Material supplied
- - - -
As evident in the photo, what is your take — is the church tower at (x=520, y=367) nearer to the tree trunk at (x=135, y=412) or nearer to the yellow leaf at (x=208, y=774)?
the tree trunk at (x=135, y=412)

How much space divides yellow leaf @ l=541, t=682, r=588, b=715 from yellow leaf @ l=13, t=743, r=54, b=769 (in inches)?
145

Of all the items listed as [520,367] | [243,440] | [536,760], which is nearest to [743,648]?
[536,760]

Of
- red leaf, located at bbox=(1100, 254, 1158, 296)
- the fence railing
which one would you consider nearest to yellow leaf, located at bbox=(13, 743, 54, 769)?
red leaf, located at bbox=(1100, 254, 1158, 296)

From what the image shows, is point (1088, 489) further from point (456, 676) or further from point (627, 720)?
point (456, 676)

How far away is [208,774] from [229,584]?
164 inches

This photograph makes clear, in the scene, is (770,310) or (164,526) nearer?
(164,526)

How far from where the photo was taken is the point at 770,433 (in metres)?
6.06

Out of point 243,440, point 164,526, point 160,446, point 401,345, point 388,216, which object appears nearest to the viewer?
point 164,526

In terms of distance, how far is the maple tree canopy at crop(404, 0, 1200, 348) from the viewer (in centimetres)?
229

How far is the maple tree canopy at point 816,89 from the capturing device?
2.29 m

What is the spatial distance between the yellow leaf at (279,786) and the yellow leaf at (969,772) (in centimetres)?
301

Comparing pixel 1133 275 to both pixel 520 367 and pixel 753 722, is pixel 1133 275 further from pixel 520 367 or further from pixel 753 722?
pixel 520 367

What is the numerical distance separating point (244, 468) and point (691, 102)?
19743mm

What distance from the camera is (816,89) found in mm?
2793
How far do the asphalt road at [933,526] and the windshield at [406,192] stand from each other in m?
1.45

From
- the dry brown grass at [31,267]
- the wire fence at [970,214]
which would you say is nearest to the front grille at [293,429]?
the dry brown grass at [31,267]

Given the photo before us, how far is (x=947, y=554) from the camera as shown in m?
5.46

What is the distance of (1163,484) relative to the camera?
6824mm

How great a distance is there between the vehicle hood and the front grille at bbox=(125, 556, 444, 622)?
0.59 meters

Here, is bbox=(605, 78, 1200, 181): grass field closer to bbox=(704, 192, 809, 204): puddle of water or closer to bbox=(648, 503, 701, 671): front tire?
- - - -
What is needed
Format the records above as a JSON list of strings, one string per line, with the blank lines left out.

Result of this task
[
  "As evident in the photo, what is your take — is the church tower at (x=520, y=367) nearer to the tree trunk at (x=135, y=412) or nearer to the yellow leaf at (x=208, y=774)?",
  "the tree trunk at (x=135, y=412)",
  "How much space divides yellow leaf @ l=541, t=682, r=588, b=715 from yellow leaf @ l=13, t=743, r=54, b=769 (in inches)?",
  "145",
  "Of all the items listed as [520,367] | [243,440] | [536,760], which is nearest to [743,648]?",
  "[536,760]",
  "Of",
  "- red leaf, located at bbox=(1100, 254, 1158, 296)",
  "- the fence railing",
  "which one would you consider nearest to yellow leaf, located at bbox=(13, 743, 54, 769)?",
  "red leaf, located at bbox=(1100, 254, 1158, 296)",
  "From what the image shows, is point (1088, 489) further from point (456, 676) or further from point (627, 720)?",
  "point (456, 676)",
  "How far away is [208,774] from [229,584]?",
  "164 inches",
  "This photograph makes clear, in the scene, is (770,310) or (164,526) nearer?",
  "(164,526)",
  "How far from where the photo was taken is the point at 770,433 (in metres)?",
  "6.06",
  "Out of point 243,440, point 164,526, point 160,446, point 401,345, point 388,216, which object appears nearest to the viewer?",
  "point 164,526",
  "In terms of distance, how far is the maple tree canopy at crop(404, 0, 1200, 348) from the viewer (in centimetres)?",
  "229",
  "How far is the maple tree canopy at point 816,89 from the capturing device?",
  "2.29 m",
  "What is the spatial distance between the yellow leaf at (279,786) and the yellow leaf at (969,772) (in centimetres)?",
  "301",
  "Comparing pixel 1133 275 to both pixel 520 367 and pixel 753 722, is pixel 1133 275 further from pixel 520 367 or further from pixel 753 722?",
  "pixel 520 367",
  "What is the numerical distance separating point (244, 468) and point (691, 102)?",
  "19743mm",
  "What distance from the camera is (816,89) found in mm?",
  "2793",
  "How far do the asphalt road at [933,526] and the windshield at [406,192] stand from each other in m?",
  "1.45",
  "From",
  "- the dry brown grass at [31,267]",
  "- the wire fence at [970,214]",
  "which would you say is nearest to the front grille at [293,429]?",
  "the dry brown grass at [31,267]",
  "Given the photo before us, how far is (x=947, y=554) from the camera as shown in m?",
  "5.46",
  "What is the distance of (1163,484) relative to the camera?",
  "6824mm",
  "How great a distance is there between the vehicle hood and the front grille at bbox=(125, 556, 444, 622)?",
  "0.59 meters",
  "Here, is bbox=(605, 78, 1200, 181): grass field closer to bbox=(704, 192, 809, 204): puddle of water or closer to bbox=(648, 503, 701, 671): front tire?"
]